Could this be a parallel to simply wearing phylacteries containing the Schema on the wrist and forehead referenced in the Scriptures? If the intent was to think about the Way of YHWH and then to act accordingly, it requires more than a wristband.

All of this led me to begin thinking about inverting WWJD. The acronym is not near as catchy – DBLJ – Don’t Be Like Jesus. Tripp and Jeremy spent some time describing “inverse theology” and I wondered how to apply the notions behind the current Evangelical quandary.

As I understand it, and I may be misappropriating something about which I am no expert, Inverse Theology would be a move to look down at damaged life, material reality or lived life with its pain and suffering, and out to participate in actions promoting its transformation. This would invert our tendency in theology to look up toward a transcendent experience with the Divine that focuses entirely on my inward formation. For we Baptist/Evangelical types this would fit the caricature, “He is so heavenly minded, he is no earthly good.”

Jesus came to transform damaged life not by making his first move upward but downward. He did not look in but he looked out. It is not that there is no space for thinking about transcending the pain and suffering of our lives. And, surely we must explore the inner motivations that compel us to add to the suffering and pain of others and see that as an inadequate expression of what it means to be human made in the image of God.

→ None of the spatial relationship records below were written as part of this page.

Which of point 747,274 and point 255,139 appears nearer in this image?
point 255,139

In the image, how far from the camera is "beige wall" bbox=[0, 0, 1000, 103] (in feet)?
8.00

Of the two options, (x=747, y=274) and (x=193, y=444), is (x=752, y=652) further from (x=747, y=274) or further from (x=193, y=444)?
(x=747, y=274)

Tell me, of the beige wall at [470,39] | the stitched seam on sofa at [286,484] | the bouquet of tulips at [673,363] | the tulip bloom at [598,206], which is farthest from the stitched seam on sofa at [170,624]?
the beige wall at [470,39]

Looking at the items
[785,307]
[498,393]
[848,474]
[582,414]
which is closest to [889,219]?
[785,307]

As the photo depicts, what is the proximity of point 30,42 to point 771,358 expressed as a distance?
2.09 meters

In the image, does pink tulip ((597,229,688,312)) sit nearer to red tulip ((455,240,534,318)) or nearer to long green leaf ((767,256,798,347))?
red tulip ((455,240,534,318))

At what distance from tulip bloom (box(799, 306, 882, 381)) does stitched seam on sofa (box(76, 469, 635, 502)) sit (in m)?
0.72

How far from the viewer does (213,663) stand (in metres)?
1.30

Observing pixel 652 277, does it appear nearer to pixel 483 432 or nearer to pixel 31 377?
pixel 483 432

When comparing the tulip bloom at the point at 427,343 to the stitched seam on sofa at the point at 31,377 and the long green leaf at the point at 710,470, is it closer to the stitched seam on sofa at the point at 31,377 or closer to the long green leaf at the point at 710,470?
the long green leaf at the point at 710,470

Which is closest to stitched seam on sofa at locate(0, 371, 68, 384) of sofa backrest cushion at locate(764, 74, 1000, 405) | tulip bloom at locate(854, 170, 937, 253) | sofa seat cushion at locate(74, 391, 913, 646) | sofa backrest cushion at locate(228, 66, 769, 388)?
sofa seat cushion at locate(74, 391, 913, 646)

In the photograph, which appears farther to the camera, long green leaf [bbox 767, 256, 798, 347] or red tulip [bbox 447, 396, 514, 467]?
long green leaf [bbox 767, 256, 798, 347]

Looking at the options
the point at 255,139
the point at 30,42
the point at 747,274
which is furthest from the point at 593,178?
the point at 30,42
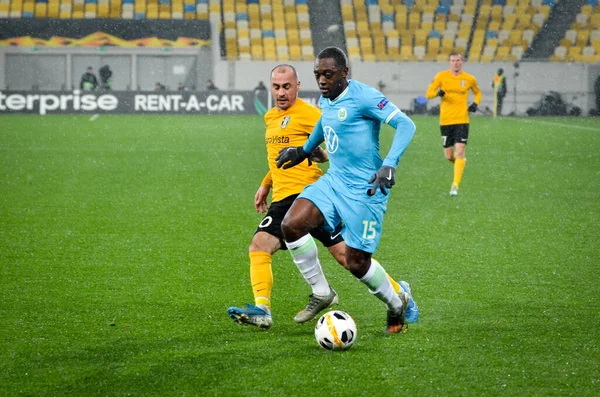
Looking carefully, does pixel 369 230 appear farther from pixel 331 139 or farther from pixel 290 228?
pixel 331 139

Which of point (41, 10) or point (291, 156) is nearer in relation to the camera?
point (291, 156)

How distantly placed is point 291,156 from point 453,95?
8.69m

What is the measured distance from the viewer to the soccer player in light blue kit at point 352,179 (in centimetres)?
540

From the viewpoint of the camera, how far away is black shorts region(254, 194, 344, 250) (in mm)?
5957

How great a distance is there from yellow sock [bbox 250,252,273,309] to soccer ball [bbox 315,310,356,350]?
634mm

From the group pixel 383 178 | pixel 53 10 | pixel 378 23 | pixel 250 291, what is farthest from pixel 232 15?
pixel 383 178

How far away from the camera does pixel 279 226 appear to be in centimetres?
604

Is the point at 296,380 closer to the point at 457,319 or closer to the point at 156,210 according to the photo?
the point at 457,319

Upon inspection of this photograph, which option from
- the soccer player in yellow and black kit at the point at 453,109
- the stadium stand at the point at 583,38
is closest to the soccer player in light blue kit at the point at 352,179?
the soccer player in yellow and black kit at the point at 453,109

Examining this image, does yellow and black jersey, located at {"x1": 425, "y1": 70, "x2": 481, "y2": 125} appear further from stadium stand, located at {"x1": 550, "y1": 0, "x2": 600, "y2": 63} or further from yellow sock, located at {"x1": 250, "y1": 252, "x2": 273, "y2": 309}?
stadium stand, located at {"x1": 550, "y1": 0, "x2": 600, "y2": 63}

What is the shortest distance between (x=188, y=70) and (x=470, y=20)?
12214 millimetres

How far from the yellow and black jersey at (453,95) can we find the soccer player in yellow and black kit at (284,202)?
7.58 meters

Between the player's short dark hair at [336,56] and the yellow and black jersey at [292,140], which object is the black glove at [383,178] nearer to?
the player's short dark hair at [336,56]

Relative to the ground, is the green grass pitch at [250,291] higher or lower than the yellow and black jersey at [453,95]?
lower
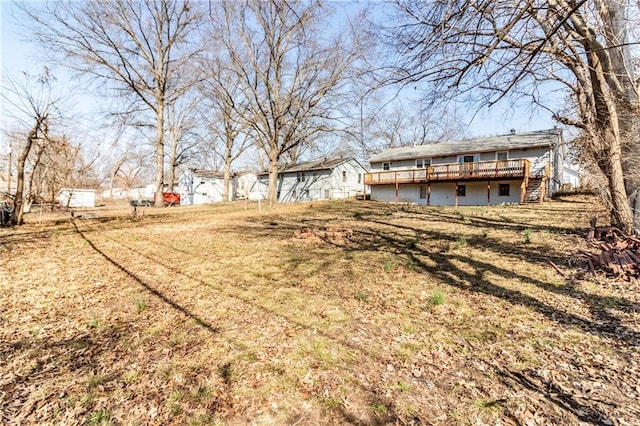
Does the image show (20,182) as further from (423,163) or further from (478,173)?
(423,163)

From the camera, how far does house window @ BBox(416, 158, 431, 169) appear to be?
25844 mm

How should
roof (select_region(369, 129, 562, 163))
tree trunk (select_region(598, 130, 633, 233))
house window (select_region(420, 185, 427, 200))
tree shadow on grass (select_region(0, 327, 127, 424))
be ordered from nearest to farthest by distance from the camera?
1. tree shadow on grass (select_region(0, 327, 127, 424))
2. tree trunk (select_region(598, 130, 633, 233))
3. roof (select_region(369, 129, 562, 163))
4. house window (select_region(420, 185, 427, 200))

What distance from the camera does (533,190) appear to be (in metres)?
20.4

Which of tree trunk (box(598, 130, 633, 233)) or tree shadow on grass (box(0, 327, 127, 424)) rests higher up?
tree trunk (box(598, 130, 633, 233))

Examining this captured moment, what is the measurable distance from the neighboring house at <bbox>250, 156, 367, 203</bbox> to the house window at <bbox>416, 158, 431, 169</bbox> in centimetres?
601

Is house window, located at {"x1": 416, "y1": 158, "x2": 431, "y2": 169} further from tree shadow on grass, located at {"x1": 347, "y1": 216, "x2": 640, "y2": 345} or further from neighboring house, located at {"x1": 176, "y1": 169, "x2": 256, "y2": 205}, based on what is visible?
neighboring house, located at {"x1": 176, "y1": 169, "x2": 256, "y2": 205}

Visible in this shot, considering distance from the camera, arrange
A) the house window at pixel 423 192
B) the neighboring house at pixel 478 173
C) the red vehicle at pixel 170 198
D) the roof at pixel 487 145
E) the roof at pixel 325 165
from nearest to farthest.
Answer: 1. the neighboring house at pixel 478 173
2. the roof at pixel 487 145
3. the house window at pixel 423 192
4. the roof at pixel 325 165
5. the red vehicle at pixel 170 198

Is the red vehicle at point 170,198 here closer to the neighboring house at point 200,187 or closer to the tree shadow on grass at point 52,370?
the neighboring house at point 200,187

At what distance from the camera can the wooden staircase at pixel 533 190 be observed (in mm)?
19938

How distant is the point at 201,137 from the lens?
34344 millimetres

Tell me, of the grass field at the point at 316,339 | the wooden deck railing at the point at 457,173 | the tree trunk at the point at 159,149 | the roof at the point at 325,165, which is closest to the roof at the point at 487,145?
the wooden deck railing at the point at 457,173

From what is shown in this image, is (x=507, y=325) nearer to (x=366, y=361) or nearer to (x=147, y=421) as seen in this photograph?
(x=366, y=361)

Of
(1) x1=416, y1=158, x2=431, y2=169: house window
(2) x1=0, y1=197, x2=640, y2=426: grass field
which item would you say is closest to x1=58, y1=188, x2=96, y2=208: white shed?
(2) x1=0, y1=197, x2=640, y2=426: grass field

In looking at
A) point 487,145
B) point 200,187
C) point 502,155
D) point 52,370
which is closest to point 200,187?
point 200,187
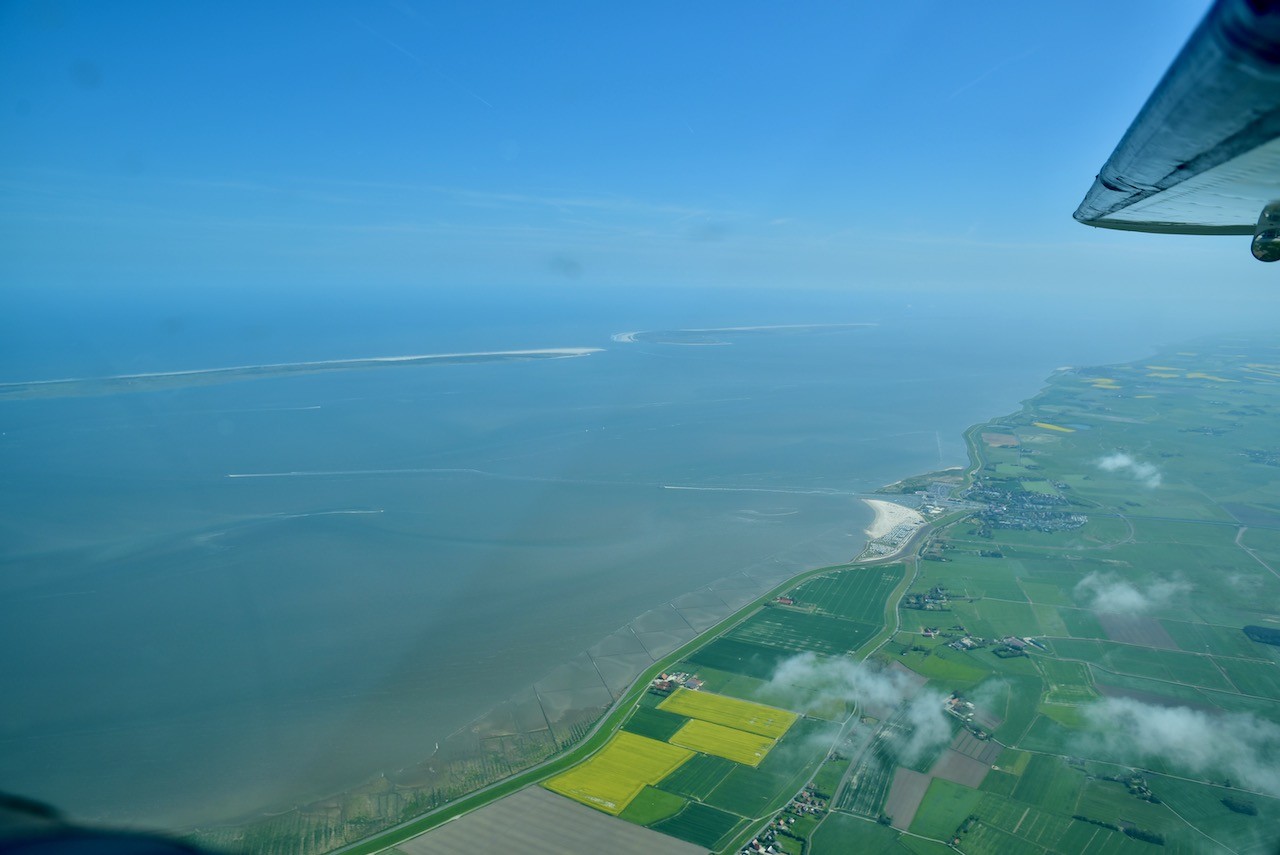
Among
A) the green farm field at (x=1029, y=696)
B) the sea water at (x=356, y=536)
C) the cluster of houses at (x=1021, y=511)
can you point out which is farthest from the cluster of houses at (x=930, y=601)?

Maybe the move to suggest DBLJ is nothing more than reverse psychology. You know, we tell our children not to do something we really want them to do. But we recognize they are at the stage of development where they chiefly want to do what they want to do not what we want them to do. So, we tell them what not to do knowing full well it will provide the motivation for them to do the very thing we want them to do.

Or, maybe the suggestion to DBLJ is instead a means to force us to shatter our perceptions of Jesus handed to us pristinated and free of soiling. It could be we would have to wrangle with Jesus’ descent into damaged life, our reality of pain and suffering, and learn what it is to be really human for the hope of transforming and liberating those in damaged life. Maybe we would need to think of our practices in the particularities of our context rather than starting from the rubric of changing the world. We tend to start with the uttermost parts of the world guilted by those whose chief contact is not necessarily local and particular but general and universal. Think denominational hierarchies. Consider political party bosses.

Suggesting we DBLJ is a prophetic challenge. Unless you are serous about Jesus, don’t pretend to want to be like him. Unless you are willing to enter the damaged experiences of others, share meals, weep, and dream with them, don’t pretend you are like him. Of course Jesus said it best, “If any would come after me, let him or her deny himself or herself, and take up their cross and follow me.” To summarize a point Tripp made, unfortunately we are in the cross building business and not the cross carrying business. We build crosses on which we think others must die. We don’t often make like Simon and help take another’s cross helping them to the point where they may carry it themselves. We speak to the wounded, “Heal thyself.”

Image: Logismoi

About the Author
Husband to Patty. Daddy to Kimberly and Tommie. Grandpa Doc to Cohen, Max, Fox, and Marlee. Pastor to Snow Hill Baptist Church. Graduate of Oklahoma Baptist University and Southwestern Baptist Theological Seminary. Reading. Photography. Golf. Colorado. Jeeping. Friend. The views and opinions expressed here are my own and should not be construed as representing the corporate views of the church I pastor.

1 comment on ““Don’t Be Like Jesus” – Inverting WWJD (Pt. 2)

  1. Jesus Love says:

    Don’t be like Jesus is really a prophetic challenge. Sometimes being too smart is a disadvantage because we tend to believe that we know everything and worst, acting like more knowledgeable than Jesus.